Atlantis undocked from the International Space Station at 7:50 a.m. CDT, completing six days, two hours and two minutes of joint operations with the station crew. As the shuttle departs, a new station crew is preparing to launch to the complex tonight from the Baikonur Cosmodrome, Kazakhstan.
Atlantis left the station with a new, second pair of 240-foot solar wings, attached to a new 17.5-ton section of truss with batteries, electronics and a giant rotating joint. The new solar arrays eventually will double the station's onboard power when their electrical systems are brought online during the next shuttle flight, planned for launch in December.
Atlantis is now aiming for a 4:57 a.m. CDT Wednesday landing at the Kennedy Space Center in Florida.
Meanwhile, the station's Expedition 14 crew -- Commander and NASA Science Officer Michael Lopez-Alegria, Flight Engineer Mikhail Tyurin and spaceflight participant Anoushheh Ansari -- are set to launch in their Soyuz TMA-9 spacecraft from Baikonur at 11:09 p.m. CDT. Lopez-Alegria and Tyurin will begin a six-month stay aboard the station when they dock to the complex on Wednesday. Ansari is visiting the station for eight days under a commercial agreement with the Russian Federal Space Agency.
After undocking, Atlantis' crew -- Commander Brent Jett, Pilot Chris Ferguson and Mission Specialists Dan Burbank, Joe Tanner, Heide Stefanyshyn-Piper and Steve MacLean -- got a breath-taking view of the station as the shuttle circled the complex. During their stay at the station, the shuttle crew conducted three spacewalks in four days to prepare the new components for operation.
As Atlantis performed a full fly-around of the station, the shuttle crew took photographs and video of the complex's new T-shaped solar array configuration. The station's truss now stretches 179 feet.
In addition to the new truss section and its arrays, the astronauts transferred 800 pounds of hardware and 1,043 pounds of water to the station in exchange for 1,084 pounds of returning hardware. They also placed about 200 pounds of launch locks, restraints and other unneeded hardware on ISS Progress 21 for disposal.

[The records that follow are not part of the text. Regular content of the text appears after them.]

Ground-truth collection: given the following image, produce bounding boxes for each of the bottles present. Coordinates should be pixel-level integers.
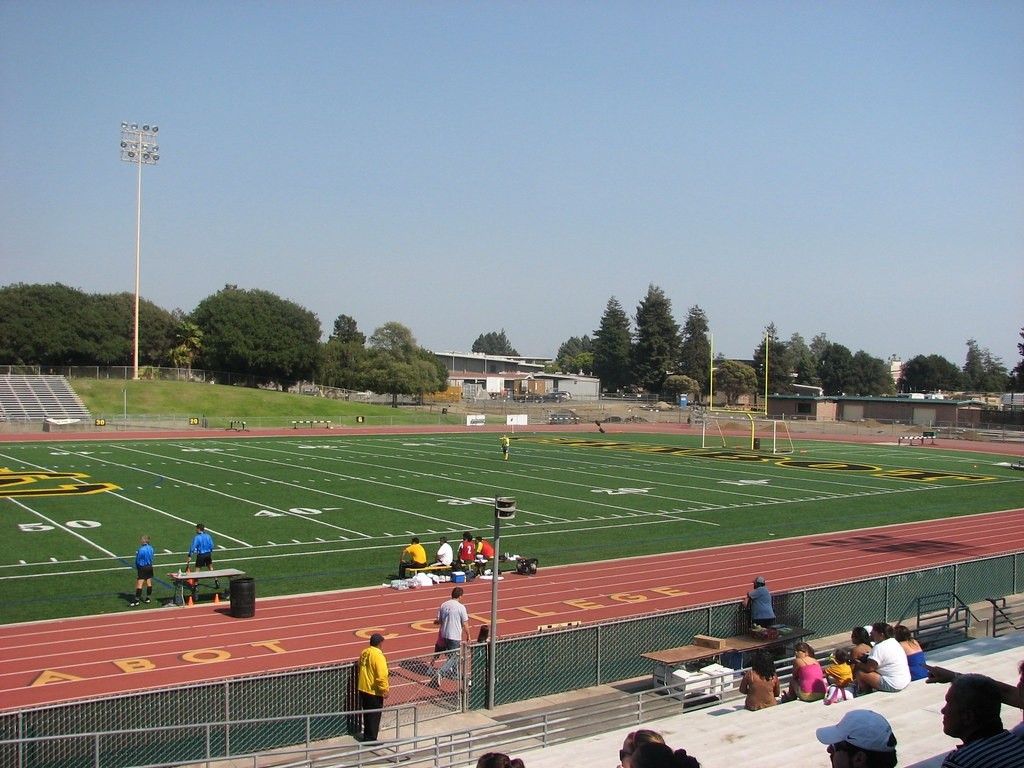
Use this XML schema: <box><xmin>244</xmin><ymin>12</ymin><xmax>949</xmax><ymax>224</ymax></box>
<box><xmin>177</xmin><ymin>569</ymin><xmax>182</xmax><ymax>578</ymax></box>
<box><xmin>829</xmin><ymin>652</ymin><xmax>833</xmax><ymax>661</ymax></box>
<box><xmin>846</xmin><ymin>655</ymin><xmax>869</xmax><ymax>665</ymax></box>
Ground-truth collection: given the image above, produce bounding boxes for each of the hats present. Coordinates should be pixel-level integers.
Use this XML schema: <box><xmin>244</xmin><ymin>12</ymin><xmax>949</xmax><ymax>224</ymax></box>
<box><xmin>752</xmin><ymin>576</ymin><xmax>766</xmax><ymax>585</ymax></box>
<box><xmin>370</xmin><ymin>634</ymin><xmax>384</xmax><ymax>645</ymax></box>
<box><xmin>816</xmin><ymin>710</ymin><xmax>896</xmax><ymax>752</ymax></box>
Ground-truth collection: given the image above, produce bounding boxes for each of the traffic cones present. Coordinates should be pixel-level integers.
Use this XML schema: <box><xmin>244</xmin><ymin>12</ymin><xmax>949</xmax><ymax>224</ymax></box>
<box><xmin>214</xmin><ymin>594</ymin><xmax>220</xmax><ymax>604</ymax></box>
<box><xmin>188</xmin><ymin>596</ymin><xmax>194</xmax><ymax>606</ymax></box>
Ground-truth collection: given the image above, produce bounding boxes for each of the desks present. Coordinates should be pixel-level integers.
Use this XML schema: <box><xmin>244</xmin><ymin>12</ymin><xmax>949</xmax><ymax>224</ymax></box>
<box><xmin>166</xmin><ymin>568</ymin><xmax>246</xmax><ymax>607</ymax></box>
<box><xmin>640</xmin><ymin>623</ymin><xmax>816</xmax><ymax>701</ymax></box>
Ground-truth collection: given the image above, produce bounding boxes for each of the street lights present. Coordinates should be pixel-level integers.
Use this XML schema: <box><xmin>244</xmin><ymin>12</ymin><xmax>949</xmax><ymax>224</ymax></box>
<box><xmin>121</xmin><ymin>121</ymin><xmax>160</xmax><ymax>379</ymax></box>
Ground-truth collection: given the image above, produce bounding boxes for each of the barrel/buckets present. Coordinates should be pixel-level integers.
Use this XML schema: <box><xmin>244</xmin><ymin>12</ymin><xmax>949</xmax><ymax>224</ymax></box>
<box><xmin>230</xmin><ymin>577</ymin><xmax>255</xmax><ymax>617</ymax></box>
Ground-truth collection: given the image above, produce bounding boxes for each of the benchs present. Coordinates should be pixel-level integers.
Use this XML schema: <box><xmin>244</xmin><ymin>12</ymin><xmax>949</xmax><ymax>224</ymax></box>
<box><xmin>0</xmin><ymin>375</ymin><xmax>93</xmax><ymax>423</ymax></box>
<box><xmin>405</xmin><ymin>557</ymin><xmax>528</xmax><ymax>576</ymax></box>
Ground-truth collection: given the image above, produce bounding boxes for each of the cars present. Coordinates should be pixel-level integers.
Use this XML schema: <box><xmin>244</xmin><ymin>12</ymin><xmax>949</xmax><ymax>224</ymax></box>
<box><xmin>517</xmin><ymin>392</ymin><xmax>545</xmax><ymax>404</ymax></box>
<box><xmin>601</xmin><ymin>416</ymin><xmax>647</xmax><ymax>423</ymax></box>
<box><xmin>543</xmin><ymin>391</ymin><xmax>572</xmax><ymax>403</ymax></box>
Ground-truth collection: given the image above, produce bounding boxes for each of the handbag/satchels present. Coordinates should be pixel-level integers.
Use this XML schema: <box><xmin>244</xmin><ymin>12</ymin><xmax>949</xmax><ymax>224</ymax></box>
<box><xmin>824</xmin><ymin>684</ymin><xmax>854</xmax><ymax>702</ymax></box>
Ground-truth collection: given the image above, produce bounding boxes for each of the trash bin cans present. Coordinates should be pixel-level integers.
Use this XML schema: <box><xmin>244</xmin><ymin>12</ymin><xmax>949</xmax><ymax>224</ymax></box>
<box><xmin>231</xmin><ymin>577</ymin><xmax>256</xmax><ymax>616</ymax></box>
<box><xmin>679</xmin><ymin>394</ymin><xmax>687</xmax><ymax>407</ymax></box>
<box><xmin>754</xmin><ymin>438</ymin><xmax>760</xmax><ymax>449</ymax></box>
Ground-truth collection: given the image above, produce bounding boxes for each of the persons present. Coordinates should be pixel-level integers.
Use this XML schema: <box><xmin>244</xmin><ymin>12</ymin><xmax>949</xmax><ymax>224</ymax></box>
<box><xmin>127</xmin><ymin>535</ymin><xmax>154</xmax><ymax>607</ymax></box>
<box><xmin>477</xmin><ymin>624</ymin><xmax>489</xmax><ymax>644</ymax></box>
<box><xmin>741</xmin><ymin>576</ymin><xmax>777</xmax><ymax>628</ymax></box>
<box><xmin>475</xmin><ymin>752</ymin><xmax>525</xmax><ymax>768</ymax></box>
<box><xmin>426</xmin><ymin>587</ymin><xmax>471</xmax><ymax>687</ymax></box>
<box><xmin>500</xmin><ymin>434</ymin><xmax>510</xmax><ymax>461</ymax></box>
<box><xmin>188</xmin><ymin>524</ymin><xmax>220</xmax><ymax>593</ymax></box>
<box><xmin>916</xmin><ymin>662</ymin><xmax>1024</xmax><ymax>768</ymax></box>
<box><xmin>824</xmin><ymin>622</ymin><xmax>926</xmax><ymax>704</ymax></box>
<box><xmin>816</xmin><ymin>709</ymin><xmax>898</xmax><ymax>768</ymax></box>
<box><xmin>399</xmin><ymin>532</ymin><xmax>495</xmax><ymax>579</ymax></box>
<box><xmin>739</xmin><ymin>650</ymin><xmax>780</xmax><ymax>711</ymax></box>
<box><xmin>615</xmin><ymin>730</ymin><xmax>700</xmax><ymax>768</ymax></box>
<box><xmin>782</xmin><ymin>642</ymin><xmax>830</xmax><ymax>703</ymax></box>
<box><xmin>357</xmin><ymin>634</ymin><xmax>390</xmax><ymax>746</ymax></box>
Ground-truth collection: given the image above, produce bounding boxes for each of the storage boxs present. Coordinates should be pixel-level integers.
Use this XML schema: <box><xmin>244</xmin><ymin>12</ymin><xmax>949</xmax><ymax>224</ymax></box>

The shuttle astronauts spent five days, 21 hours and 57 minutes with hatches open to the station working with the station's Expedition 13 crew -- Commander Pavel Vinogradov, and Flight Engineers Jeff Williams and Thomas Reiter. The hatches were shut for Atlantis' undoccking at 5:27 a.m. CDT. Vinogradov, Williams and Ansari will land in a Soyuz spacecraft in Kazakhstan Sept. 29. Vinogradov and Williams have been in orbit since March.
On Monday, the shuttle crew will use the ship’s robotic arm to grapple the boom sensor system once more to conduct a final inspection of the heat shielding on Atlantis’ wings and nose cap. The additional late inspecting ensures the areas still are in good shape for entry into the atmosphere and landing.
Atlantis' crew begins their sleep period at 2:15 p.m. CDT and will awaken at 10:15 p.m. CDT.